**TAREFA BREVE:** Retome o artigo sobre Hegel, Estado e Religião logo após a última frase mostrada e dê continuidade ao texto.

**ARTIGO:**
Palavras-chave: Hegel; Estado; Religião; culturalismo



NO PRINCÍPIO ERA O ESTADO


Ora, o que é capaz de libertar o ser humano de toda e qualquer autoridade exterior, que destrói sua liberdade, é a consciência de sua unidade e participação na liberdade absoluta. Todo fim particular pode submeter e escravizar o ser humano; só através da ligação ao fim ilimitado, absoluto, pode o ser humano encontrar sua transcendência sobre tudo o que ele experimenta. O ser humano só se pode tornar livre pela superação de seus limites, o que ele só pode conseguir através da experiência do caráter ilimitado do absoluto, enquanto liberdade absoluta. 
(Manfredo Araújo de Oliveira[4])

            Vivemos precisamente nesse ano de 2017 uma convergência das comemorações de grandes fatos históricos. Aos 200 anos da publicação da primeira edição da Enciclopédia das Ciências Filosóficas em Compêndio de Hegel, somam-se os 500 anos da publicação das 95 teses de Lutero[5], bem como os 100 anos da Revolução Russa[6]. Embora distantes no tempo, no espaço, e nas suas significações particulares, todos esses eventos convergem em ao menos um ponto essencial: todos eles permitem-nos avançar na compreensão da relação entre Estado e Religião.

**DADOS ARMAZENADOS:**

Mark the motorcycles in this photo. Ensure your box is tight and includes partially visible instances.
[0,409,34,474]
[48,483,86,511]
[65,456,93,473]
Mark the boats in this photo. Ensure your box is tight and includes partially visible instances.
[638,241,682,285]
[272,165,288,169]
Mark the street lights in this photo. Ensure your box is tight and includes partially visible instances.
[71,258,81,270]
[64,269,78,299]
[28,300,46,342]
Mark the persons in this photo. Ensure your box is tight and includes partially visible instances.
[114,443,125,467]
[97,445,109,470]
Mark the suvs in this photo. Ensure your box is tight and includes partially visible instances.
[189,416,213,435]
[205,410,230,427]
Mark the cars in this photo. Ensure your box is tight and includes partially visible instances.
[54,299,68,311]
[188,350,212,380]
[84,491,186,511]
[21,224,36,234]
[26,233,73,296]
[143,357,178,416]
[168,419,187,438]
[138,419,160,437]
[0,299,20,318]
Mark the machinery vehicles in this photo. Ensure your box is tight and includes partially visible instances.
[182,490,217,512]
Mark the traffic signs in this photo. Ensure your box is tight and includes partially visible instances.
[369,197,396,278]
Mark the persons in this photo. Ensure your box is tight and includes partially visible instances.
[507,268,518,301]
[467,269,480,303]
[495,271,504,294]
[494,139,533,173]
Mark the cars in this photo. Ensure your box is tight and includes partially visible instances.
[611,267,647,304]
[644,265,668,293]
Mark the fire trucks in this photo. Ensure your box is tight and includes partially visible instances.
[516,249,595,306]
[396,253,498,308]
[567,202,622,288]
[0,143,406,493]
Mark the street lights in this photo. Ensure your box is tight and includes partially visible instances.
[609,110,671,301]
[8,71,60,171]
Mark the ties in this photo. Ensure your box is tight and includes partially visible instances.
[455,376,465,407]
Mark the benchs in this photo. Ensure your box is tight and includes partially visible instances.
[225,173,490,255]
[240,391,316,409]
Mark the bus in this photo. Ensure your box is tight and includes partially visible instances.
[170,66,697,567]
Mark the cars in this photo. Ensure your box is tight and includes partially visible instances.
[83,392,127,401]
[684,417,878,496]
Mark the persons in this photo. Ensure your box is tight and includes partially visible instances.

**RESPOSTA DA TAREFA:**
            Se as teses de Lutero abalariam incisivamente a manutenção do poder milenar da Igreja de Roma, a reforma também influenciaria sobremaneira a constituição do pensamento de Hegel, inclusive tornando-se um dos temas centrais do filósofo que tinha consciência de sua fé Luterana (muito embora seus detratores não se abstivessem de questioná-la incessantemente). Por fim, a série de eventos que culminaram na Revolução Russa e na experiência de um socialismo real na História veria seu eclipse justamente na má compreensão de seus ideólogos acerca da centralidade da Religião na efetiva suprassunção do Espírito-de-um-povo no Estado[7].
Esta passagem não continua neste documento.